About the Superstudio

Running from August 1, 2020 until June 30, 2021, the Green New Deal Superstudio was an open call for designs that spatially manifest the principles and policy ideas of H.R. 109 with regional and local specificity.

A national climate plan like the Green New Deal will be understood by most people through the landscapes, buildings, infrastructures, and public works agenda that it inspires. The Superstudio was a concerted effort to give form and visual clarity to the unprecedented scale, scope, and pace of physical landscape transformation that it implies.

Why the Green New Deal?

In the press conference announcing H.R. 109, Representative Alexandria Ocasio-Cortez remarked that the public should view the non-binding resolution as a "Request for Proposals…we’ve defined the scope and where we want to go. Now, let’s assess where we are, how we get there, and collaborate on real projects."

Since then, a new body of policy development and economic research has emerged, but the work accomplished to date on the Green New Deal has been focused on abstract, national-scale economic and political strategies. Little has dealt directly with the physical transformation of the built environment.

The 670 Superstudio submissions and the ongoing conversations they engender is our contribution to Ocasio-Cortez’s request.

How the Superstudio worked

Through a year-long open call, designers were invited to be part of this historic, national initiative. Participation in the Green New Deal Superstudio was open to all design schools, professional practices, design and planning related organizations, and individuals.

Registrants became part of a loose, collaborative network of participating studios and had access to a design brief and supporting resources such as webinars, reviews, and discussions that were coordinated and supported by the organizing partners.

As a final product, participants could submit three boards/images representing their work with an accompanying description. For university studios, work was submitted for an entire course, small groups, or individual students, depending on how each studio was organized.

A total of 670 projects were submitted, which then underwent a review and curation process with the organizing partners and a team of reviewers.

A curated set of 55 projects were selected to catalyze conversation and illustrate the wide variety of issues, innovation, scales, and geographic regions represented in submissions.

Partners

The Green New Deal Superstudio is a joint initiative of the following Organizing Partners:

  • Landscape Architecture Foundation (LAF)

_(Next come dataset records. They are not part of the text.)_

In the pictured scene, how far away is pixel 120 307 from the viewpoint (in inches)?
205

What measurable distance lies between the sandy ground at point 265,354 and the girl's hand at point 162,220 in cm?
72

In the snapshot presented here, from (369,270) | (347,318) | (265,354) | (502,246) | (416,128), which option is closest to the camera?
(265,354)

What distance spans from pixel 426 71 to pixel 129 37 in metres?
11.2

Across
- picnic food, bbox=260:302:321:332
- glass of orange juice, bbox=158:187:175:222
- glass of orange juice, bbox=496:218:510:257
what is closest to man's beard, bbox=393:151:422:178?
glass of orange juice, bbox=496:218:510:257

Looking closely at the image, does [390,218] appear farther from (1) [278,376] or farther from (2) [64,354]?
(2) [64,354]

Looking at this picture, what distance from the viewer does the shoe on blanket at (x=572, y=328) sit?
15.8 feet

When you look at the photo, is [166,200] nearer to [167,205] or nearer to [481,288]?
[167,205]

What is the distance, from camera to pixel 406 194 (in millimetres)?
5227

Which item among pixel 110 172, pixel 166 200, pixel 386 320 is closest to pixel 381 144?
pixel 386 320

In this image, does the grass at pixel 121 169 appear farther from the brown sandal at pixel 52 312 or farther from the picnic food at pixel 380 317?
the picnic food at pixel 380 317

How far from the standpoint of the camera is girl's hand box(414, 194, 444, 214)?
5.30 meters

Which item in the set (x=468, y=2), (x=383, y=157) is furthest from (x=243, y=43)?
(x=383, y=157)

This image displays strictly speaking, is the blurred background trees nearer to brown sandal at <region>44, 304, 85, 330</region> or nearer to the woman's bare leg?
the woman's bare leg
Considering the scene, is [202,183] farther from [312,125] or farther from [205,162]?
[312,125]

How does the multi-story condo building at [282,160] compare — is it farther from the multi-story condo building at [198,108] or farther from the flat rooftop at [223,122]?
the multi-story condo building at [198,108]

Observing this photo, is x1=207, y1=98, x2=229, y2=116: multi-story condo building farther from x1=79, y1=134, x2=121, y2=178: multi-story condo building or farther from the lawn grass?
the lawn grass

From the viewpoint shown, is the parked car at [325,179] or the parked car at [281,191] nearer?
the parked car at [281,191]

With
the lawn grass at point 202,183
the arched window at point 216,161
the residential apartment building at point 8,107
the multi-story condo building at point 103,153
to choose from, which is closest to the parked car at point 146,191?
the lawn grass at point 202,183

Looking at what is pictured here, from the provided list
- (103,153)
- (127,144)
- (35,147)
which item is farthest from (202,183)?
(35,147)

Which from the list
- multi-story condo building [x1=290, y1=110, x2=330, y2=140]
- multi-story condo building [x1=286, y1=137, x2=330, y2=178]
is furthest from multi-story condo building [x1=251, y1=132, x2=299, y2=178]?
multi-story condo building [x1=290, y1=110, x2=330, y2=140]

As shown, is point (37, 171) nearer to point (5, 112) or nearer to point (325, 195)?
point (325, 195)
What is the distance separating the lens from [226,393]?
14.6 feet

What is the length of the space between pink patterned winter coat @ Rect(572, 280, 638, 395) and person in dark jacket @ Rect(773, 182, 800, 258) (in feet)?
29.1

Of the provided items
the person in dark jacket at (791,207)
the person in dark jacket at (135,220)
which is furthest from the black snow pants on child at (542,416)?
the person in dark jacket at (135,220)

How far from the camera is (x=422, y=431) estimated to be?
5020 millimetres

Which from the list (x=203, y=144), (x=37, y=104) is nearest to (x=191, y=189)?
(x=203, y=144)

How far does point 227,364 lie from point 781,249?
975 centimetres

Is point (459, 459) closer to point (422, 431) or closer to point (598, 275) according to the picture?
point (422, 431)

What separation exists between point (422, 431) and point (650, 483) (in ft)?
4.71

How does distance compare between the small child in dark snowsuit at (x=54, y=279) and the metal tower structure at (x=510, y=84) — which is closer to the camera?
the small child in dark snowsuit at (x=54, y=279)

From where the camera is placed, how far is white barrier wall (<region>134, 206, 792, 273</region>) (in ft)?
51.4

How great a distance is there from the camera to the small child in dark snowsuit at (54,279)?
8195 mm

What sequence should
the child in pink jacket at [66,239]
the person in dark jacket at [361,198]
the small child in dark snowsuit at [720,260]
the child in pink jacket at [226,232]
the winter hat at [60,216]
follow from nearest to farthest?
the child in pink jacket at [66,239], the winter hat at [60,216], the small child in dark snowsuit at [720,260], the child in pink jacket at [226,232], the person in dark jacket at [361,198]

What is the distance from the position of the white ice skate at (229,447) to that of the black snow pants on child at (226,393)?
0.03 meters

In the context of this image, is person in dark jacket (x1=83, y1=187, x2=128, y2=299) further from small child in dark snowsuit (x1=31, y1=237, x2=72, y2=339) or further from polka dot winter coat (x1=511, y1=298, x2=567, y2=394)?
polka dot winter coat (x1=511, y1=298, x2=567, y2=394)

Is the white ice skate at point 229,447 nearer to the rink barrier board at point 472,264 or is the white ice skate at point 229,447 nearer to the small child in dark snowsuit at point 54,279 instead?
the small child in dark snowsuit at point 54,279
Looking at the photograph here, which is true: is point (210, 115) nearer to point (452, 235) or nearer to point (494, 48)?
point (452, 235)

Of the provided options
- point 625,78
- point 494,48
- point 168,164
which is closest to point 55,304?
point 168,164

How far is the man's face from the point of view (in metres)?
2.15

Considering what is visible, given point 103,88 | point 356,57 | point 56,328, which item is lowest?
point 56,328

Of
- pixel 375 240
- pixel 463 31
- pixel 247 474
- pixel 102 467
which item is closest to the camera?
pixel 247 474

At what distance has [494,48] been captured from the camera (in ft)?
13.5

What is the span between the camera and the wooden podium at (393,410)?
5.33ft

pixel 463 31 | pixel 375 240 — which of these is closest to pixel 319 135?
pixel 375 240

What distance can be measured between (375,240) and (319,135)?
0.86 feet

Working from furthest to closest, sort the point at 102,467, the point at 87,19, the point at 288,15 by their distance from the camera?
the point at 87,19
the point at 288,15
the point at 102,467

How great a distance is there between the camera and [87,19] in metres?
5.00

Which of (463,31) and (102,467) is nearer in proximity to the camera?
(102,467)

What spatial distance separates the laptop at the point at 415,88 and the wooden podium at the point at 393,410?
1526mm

  • Weitzman School of Design McHarg Center at the University of Pennsylvania

  • Center for Resilient Cities and Landscapes (CRCL) at Columbia University

  • American Society of Landscape Architects (ASLA)

  • Council of Educators in Landscape Architecture (CELA)

The idea for the Superstudio was born of conversations among Barbara Deutsch (LAF), Richard Weller (McHarg), Kate Orff (CRCL), and Billy Fleming (McHarg) who became the core group guiding the initiative with input from an Advisory Committee.


Megan Barnes (LAF) served as the program manager.